In a microwave safe bowl combine the butter, 6 ounces of chopped chocolate & espresso powder. Heat in the microwave for 20 to 30 second intervals, stirring the chocolate in between each heating. Repeat until chocolate is completely melted & smooth. Set aside.
In a large mixing bowl combine the light brown sugar, eggs & vanilla and beat on medium speed (using a hand held mixer or stand mixer) until smooth. Scrape down the sides of the bowl as needed. Add in the melted chocolate mixture and continue beating just until combined.
In a separate bowl combine the dry ingredients; flour, cocoa powder, baking powder & salt. Give the dry ingredients a quick whisk just to combine them. Slowly add the dry ingredients into the chocolate batter, mixing on low speed until the cookie dough forms. Cover the bowl with plastic wrap and chill in the refrigerator for an hour.

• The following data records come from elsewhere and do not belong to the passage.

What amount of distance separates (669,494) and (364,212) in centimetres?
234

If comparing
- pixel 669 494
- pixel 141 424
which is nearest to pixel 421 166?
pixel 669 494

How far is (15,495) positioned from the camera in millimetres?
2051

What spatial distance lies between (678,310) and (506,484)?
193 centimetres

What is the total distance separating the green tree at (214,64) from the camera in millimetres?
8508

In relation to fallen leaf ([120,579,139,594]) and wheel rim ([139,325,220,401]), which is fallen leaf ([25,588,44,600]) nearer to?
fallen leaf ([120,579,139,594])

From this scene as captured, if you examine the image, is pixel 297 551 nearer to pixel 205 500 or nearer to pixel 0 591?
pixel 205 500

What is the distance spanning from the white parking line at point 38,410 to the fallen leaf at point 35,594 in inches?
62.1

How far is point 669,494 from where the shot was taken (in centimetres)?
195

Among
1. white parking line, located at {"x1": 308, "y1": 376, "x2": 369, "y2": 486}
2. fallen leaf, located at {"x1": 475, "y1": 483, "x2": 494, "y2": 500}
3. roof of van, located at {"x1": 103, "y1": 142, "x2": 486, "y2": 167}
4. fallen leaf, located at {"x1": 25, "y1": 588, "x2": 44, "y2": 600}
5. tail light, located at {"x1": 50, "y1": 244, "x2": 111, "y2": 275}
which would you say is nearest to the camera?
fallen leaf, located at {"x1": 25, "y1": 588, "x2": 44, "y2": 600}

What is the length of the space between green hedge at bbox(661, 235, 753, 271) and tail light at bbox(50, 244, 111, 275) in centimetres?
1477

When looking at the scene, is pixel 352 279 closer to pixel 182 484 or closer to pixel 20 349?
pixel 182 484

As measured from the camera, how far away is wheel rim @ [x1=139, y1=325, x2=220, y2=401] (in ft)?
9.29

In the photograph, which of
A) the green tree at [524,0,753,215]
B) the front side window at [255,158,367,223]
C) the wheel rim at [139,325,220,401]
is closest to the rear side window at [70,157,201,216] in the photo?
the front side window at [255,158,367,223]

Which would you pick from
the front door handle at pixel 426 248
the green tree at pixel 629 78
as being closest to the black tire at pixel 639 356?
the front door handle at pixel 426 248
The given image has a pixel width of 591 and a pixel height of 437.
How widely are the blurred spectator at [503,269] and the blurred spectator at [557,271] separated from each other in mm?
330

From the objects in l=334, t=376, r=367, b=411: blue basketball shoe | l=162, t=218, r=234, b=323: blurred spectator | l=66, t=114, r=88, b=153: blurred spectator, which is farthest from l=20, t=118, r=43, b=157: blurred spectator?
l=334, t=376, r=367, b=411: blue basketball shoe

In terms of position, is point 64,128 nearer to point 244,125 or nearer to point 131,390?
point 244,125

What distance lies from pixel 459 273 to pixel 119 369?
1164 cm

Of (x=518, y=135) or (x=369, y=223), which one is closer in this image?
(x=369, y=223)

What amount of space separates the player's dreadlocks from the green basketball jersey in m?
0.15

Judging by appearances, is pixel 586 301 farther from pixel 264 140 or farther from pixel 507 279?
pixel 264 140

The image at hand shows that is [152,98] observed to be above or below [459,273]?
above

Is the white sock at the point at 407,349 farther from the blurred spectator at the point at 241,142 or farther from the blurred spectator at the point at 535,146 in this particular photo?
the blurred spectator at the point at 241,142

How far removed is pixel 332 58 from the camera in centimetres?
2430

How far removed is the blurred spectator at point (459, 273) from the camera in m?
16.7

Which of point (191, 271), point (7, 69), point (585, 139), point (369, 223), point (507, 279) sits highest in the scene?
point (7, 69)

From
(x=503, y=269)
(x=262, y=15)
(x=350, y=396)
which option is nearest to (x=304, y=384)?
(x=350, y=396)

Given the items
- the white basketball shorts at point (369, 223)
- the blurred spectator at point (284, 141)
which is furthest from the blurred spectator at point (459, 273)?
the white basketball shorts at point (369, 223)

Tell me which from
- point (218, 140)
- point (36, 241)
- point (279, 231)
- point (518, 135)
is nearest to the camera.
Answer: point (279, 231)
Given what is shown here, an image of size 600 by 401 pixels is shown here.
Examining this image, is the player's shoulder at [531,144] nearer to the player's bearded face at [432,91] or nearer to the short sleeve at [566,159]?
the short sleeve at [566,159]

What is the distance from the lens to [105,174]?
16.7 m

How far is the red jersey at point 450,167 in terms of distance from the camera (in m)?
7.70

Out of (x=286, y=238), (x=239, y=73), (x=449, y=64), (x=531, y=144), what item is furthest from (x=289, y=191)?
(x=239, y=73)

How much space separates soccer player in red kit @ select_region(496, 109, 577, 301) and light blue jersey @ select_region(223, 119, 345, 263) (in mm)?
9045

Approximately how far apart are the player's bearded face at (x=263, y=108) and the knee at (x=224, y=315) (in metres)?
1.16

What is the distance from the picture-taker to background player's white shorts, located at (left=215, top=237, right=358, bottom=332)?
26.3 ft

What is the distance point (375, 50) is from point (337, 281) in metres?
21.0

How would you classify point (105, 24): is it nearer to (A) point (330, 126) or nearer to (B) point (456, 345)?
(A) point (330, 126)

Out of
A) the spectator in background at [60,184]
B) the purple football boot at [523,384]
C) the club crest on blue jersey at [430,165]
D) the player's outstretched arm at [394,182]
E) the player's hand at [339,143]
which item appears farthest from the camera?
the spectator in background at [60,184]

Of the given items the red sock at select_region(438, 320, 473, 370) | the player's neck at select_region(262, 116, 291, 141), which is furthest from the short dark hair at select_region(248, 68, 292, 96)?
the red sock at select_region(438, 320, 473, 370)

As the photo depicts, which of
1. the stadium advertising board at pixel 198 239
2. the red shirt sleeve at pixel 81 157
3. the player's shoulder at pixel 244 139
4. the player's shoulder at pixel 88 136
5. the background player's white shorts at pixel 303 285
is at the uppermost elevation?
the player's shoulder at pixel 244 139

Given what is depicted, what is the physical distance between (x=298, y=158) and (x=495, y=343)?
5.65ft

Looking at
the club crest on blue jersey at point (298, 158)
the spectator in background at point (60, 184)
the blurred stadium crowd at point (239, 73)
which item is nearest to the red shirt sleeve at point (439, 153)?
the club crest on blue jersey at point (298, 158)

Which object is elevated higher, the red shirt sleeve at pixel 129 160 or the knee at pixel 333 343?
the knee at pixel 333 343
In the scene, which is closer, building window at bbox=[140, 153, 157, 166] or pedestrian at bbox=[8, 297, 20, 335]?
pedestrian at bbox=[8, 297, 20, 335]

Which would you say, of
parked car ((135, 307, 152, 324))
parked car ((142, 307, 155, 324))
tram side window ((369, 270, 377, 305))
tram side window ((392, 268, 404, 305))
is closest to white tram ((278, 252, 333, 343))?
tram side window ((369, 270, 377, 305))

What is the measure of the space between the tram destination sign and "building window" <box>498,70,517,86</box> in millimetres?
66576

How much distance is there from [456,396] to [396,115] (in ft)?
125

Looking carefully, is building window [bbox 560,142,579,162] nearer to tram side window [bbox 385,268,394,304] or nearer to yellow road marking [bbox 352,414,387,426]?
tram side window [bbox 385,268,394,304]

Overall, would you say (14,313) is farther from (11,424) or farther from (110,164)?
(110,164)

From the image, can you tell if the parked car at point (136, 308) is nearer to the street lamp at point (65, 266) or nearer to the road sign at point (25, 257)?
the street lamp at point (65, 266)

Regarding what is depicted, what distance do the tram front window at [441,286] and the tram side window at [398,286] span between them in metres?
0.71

Preheat the oven to 325 degrees and line a baking sheet with parchment paper. Now you can cut 4 ounces of the baker's chocolate into smaller squares, one to cover each cookie and cut the marshmallows in half. Once the dough has had a chance to chill, use a spoon or cookie dough scoop to scoop out balls of dough and place them on the baking sheet giving them two inches of space in between each cookie. Bake for 10 minutes. Remove cookies from the oven and carefully place a single square of chocolate on the surface of each cookie, pressing down slightly. Place a marshmallow on top of the chocolate square. Return cookies to the oven to bake for an additional 3-5 minutes. Remove cookies from oven. At this point you can grate the remaining 2 ounces of chocolate over the cookies or you can use a kitchen torch to toast the marshmallows. Allow cookies to cool for 5 to 7 minutes before transferring them to a wire rack to cool completely.